Memory Alignment, Heap allocation.

Hi,

1.

A small question: How do I ensure memory alignment? I want all malloced
memory, globals and functions to be 4-byte aligned. Does llvm have any
".align" keyword?

I'm currently implementing a small scheme toy-compiler, and want to use
the lowest 2 bits for type tags. It's Currently 380 lines of
scheme-code[1], quite similar to the compiler in SICP[2], which I hope to
get self-applicable later on.

2.

Can I change the calling conventions / frame handling, so that call frames
are allocated on the heap instead of on the stack? Right now all my
compiled functions take an environment as an argument to lookup variables
in the scheme-function.

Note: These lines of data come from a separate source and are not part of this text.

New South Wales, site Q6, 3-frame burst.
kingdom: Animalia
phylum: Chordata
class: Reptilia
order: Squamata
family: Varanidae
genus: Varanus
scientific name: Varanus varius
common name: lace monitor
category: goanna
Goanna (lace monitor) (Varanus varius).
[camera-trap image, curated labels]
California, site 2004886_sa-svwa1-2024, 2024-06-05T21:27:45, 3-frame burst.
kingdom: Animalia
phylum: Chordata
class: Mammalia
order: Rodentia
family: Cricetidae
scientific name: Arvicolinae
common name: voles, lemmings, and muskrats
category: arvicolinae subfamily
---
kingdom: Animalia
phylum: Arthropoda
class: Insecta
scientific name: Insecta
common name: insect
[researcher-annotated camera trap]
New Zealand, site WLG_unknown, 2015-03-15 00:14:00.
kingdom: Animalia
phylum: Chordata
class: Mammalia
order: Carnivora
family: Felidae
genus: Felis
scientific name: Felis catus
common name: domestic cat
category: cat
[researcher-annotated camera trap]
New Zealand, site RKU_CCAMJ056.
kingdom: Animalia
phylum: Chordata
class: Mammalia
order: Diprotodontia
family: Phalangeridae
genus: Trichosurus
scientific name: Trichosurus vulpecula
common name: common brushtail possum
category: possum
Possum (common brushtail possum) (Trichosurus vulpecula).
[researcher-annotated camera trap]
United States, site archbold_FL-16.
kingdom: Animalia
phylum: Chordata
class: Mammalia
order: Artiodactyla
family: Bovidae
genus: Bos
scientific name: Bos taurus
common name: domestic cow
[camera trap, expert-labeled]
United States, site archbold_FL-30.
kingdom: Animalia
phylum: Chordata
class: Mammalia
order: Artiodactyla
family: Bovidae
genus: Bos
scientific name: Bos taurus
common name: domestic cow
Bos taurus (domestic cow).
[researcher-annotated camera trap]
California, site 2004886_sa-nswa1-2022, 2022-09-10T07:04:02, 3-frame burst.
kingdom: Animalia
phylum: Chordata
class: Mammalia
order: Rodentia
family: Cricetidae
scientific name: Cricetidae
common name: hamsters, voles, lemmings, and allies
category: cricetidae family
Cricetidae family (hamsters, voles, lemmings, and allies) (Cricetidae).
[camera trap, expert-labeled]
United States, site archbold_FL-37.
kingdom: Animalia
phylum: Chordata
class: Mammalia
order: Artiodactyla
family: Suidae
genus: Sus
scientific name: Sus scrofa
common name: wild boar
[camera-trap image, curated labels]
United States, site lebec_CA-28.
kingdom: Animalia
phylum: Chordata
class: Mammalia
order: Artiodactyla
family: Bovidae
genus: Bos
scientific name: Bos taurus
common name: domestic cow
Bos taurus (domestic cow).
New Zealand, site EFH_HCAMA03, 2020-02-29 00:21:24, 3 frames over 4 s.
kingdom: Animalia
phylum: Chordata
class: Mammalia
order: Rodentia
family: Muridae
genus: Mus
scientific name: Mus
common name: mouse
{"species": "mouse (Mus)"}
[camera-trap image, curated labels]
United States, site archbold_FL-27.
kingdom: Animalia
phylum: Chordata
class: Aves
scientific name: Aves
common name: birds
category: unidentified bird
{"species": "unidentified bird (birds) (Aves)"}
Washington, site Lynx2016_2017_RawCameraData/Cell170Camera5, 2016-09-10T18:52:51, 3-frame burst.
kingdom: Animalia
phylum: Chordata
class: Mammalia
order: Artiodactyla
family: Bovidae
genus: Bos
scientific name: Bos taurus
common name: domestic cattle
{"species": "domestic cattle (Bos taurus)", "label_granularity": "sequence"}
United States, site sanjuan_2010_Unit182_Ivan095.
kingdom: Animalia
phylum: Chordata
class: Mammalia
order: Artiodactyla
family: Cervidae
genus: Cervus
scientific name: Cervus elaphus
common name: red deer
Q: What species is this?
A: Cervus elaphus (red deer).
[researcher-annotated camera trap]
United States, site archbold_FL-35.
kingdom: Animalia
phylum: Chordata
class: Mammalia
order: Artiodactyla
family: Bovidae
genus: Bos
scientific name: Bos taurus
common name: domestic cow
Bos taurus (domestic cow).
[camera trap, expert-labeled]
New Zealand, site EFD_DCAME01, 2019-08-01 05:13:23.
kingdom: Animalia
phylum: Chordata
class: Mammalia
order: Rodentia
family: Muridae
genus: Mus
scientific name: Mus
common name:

It would perhaps be nicer if I could use the call
frames instead, but I can't since lambdas in it can escape when the
frame is popped of the stack, for example:

  (lambda (x) (lambda (z) (+ x z))) ; the inner lambda is returned.

Regards, Tobias

[1] www.ida.liu.se/~tobnu/compile.ss

    Can currently for example compile and run:

    (compiler '((lambda (x y z)
                  (if (seteq (car (cdr (cons x (cons y 3)))) z)
                    (add 1 0)
                    (sub 2 1)))
                1 2 2))

[2] Structure and Interpretation of Computer Programs, Abelson & Sussman.

Tobias Nurmiranta wrote:

Hi,

Chris and others can give you better ideas on the ideal ways to implement what you want, but I'll give some ideas/answers for now.

1.

A small question: How do I ensure memory alignment? I want all malloced
memory, globals and functions to be 4-byte aligned. Does llvm have any
".align" keyword?

No, LLVM does not currently have an alignment keyword (that I know of). It might be useful to have one, though.

I'm currently implementing a small scheme toy-compiler, and want to use
the lowest 2 bits for type tags. It's Currently 380 lines of
scheme-code[1], quite similar to the compiler in SICP[2], which I hope to
get self-applicable later on.

I think the only reliable way you could do this would be to implement your own memory allocator function that returned memory from the heap. Your code could ensure that every pointer it returned was on a 4 byte boundary.

Any other technique would take advantage of side-effects of the LLVM code generators.

2.

Can I change the calling conventions / frame handling, so that call frames
are allocated on the heap instead of on the stack? Right now all my
compiled functions take an environment as an argument to lookup variables
in the scheme-function. It would perhaps be nicer if I could use the call
frames instead, but I can't since lambdas in it can escape when the
frame is popped of the stack, for example:

I suppose you could change the LLVM code generators to use whatever calling conventions you want, but I believe your current implementation is the correct way of passing information from a function back to its caller.

Changing the code generators to do what you describe essentially "breaks" the LLVM calling convention model (i.e. in LLVM, items on the stack disappear when a function returns; you do not want to assume that something on the function's stack still exists after the function already returns).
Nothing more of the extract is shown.